▶ **Prompt**
Rewrite the data between the lines holding "What is the length" and "96 centimetres", inclusive, changing "black backpack" to "dark backpack" and leaving everything else untouched.

▶ **Saved entries**
• • • •
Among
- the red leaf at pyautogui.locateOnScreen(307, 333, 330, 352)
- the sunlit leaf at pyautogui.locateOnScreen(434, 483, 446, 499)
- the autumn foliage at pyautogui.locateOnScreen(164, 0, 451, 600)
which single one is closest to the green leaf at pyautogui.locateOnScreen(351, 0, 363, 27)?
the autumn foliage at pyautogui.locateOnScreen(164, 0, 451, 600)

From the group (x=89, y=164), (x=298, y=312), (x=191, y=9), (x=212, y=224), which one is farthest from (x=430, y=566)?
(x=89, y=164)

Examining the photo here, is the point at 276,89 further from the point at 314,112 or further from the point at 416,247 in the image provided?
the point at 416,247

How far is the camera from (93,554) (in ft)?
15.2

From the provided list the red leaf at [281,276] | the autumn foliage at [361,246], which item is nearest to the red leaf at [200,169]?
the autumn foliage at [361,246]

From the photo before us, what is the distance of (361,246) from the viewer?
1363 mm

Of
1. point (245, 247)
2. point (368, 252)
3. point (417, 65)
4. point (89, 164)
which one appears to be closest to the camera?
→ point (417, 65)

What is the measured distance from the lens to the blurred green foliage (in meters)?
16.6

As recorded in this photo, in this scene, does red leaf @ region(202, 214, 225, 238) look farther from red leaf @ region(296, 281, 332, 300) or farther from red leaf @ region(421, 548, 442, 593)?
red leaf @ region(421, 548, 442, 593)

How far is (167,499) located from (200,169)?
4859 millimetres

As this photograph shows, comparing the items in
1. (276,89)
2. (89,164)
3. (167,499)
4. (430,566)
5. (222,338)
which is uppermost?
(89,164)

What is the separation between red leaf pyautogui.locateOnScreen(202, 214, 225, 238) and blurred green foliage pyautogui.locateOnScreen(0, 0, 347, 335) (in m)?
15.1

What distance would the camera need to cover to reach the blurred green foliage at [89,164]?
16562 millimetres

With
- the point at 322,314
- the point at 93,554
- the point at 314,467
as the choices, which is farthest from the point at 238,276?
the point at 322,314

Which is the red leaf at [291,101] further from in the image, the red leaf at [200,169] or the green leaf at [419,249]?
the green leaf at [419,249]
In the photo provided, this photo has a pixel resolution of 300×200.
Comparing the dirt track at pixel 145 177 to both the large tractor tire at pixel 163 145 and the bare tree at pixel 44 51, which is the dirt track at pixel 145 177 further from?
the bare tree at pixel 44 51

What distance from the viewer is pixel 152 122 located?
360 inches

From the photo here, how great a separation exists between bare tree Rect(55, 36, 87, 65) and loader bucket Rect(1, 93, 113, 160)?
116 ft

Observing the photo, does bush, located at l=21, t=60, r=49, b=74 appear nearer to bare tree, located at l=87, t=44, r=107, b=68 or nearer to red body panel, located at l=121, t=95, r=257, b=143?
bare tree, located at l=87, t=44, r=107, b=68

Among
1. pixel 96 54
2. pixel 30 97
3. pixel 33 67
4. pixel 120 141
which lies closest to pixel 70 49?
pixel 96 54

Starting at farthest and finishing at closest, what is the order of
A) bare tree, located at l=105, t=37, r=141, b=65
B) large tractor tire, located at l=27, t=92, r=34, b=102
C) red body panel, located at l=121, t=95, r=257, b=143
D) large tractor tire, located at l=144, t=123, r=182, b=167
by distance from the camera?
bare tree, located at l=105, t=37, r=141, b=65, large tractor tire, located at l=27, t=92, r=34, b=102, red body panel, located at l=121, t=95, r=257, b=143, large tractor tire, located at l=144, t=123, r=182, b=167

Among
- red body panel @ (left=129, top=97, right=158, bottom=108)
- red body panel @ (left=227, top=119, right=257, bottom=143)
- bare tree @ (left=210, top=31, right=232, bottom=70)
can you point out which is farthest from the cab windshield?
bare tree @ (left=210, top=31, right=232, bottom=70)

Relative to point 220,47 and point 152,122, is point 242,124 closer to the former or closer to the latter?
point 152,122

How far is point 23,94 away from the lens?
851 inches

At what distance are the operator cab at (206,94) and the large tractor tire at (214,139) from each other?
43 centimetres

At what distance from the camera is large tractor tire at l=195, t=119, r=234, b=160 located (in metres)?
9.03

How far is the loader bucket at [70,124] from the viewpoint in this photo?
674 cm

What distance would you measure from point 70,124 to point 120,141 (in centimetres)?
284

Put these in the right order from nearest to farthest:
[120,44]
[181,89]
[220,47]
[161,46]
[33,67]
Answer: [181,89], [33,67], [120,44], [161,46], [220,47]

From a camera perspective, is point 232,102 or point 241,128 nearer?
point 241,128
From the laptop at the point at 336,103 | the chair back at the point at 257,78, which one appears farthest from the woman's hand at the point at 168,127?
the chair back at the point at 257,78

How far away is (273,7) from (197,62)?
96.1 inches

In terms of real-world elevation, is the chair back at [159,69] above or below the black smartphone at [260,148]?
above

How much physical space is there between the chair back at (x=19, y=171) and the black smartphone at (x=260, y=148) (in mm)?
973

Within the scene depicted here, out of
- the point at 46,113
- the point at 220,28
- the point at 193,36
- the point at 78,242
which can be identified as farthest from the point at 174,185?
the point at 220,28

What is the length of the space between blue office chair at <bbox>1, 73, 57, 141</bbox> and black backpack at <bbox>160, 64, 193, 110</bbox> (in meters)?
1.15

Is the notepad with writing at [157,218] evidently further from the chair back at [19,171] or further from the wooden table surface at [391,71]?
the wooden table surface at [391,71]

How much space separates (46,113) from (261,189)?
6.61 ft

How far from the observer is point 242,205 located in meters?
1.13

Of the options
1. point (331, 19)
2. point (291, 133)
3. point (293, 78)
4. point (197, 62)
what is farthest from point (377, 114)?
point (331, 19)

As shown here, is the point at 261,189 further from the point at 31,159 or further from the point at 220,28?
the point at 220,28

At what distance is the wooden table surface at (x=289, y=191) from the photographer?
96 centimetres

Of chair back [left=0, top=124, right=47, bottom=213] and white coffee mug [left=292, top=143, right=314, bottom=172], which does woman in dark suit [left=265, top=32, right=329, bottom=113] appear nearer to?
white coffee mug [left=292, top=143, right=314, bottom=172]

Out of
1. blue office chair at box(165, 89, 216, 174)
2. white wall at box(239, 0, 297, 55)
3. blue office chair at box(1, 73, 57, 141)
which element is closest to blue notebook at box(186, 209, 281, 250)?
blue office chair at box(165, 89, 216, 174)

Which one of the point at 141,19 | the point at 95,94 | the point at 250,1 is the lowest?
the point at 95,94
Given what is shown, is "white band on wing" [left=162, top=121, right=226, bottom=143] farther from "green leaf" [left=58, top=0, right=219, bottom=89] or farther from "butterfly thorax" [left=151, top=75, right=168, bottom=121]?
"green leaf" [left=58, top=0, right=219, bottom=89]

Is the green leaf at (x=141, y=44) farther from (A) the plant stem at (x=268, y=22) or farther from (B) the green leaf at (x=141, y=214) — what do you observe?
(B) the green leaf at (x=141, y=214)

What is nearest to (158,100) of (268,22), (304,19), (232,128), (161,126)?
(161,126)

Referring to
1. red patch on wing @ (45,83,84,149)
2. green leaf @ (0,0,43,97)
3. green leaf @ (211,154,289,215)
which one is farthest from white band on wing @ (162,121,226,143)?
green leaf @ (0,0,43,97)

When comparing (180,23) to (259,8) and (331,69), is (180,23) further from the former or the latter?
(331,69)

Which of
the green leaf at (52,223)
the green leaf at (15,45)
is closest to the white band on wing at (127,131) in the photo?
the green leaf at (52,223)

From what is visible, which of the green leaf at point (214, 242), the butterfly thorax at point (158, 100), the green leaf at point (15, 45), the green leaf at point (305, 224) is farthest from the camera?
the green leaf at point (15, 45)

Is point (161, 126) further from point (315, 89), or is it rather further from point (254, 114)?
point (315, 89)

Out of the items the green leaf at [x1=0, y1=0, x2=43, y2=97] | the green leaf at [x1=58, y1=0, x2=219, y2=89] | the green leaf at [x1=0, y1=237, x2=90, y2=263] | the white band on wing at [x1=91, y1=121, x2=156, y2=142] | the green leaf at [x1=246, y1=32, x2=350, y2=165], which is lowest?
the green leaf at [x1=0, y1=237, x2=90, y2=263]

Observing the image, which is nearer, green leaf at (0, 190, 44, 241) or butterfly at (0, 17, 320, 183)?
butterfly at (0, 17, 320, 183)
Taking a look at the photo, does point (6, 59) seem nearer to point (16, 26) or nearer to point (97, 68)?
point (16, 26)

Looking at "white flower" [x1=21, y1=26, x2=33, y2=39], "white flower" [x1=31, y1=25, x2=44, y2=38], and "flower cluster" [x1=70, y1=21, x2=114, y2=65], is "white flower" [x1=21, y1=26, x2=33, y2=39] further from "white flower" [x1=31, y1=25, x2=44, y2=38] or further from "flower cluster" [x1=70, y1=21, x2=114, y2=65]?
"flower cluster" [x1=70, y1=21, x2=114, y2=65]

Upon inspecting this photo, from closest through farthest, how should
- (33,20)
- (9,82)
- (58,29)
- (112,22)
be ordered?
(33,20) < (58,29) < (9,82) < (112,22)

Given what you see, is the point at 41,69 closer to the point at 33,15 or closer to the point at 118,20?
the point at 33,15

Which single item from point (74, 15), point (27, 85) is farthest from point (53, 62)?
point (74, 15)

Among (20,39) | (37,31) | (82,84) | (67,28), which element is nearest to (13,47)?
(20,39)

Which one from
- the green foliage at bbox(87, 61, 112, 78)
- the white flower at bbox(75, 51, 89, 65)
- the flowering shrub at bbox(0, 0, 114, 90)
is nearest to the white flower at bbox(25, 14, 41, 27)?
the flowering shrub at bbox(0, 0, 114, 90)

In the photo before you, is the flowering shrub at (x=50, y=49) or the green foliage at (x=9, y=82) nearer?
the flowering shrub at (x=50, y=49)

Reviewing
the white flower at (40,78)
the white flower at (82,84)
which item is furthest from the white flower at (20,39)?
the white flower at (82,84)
• • • •
▶ **Output for this task**
What is the length of the space between blue office chair at <bbox>1, 73, 57, 141</bbox> and dark backpack at <bbox>160, 64, 193, 110</bbox> (in meters)?
1.15

Is the notepad with writing at [157,218] evidently further from the chair back at [19,171] or further from the wooden table surface at [391,71]?
the wooden table surface at [391,71]

How much space separates (46,113) from (261,189)?
6.61 ft

How far from the observer is point 242,205 located in meters?
1.13

Of the options
1. point (331, 19)
2. point (291, 133)
3. point (293, 78)
4. point (197, 62)
what is farthest from point (377, 114)?
point (331, 19)

As shown here, is the point at 261,189 further from the point at 31,159 or further from the point at 220,28?
the point at 220,28

At what distance is the wooden table surface at (x=289, y=191) from the photographer?
96 centimetres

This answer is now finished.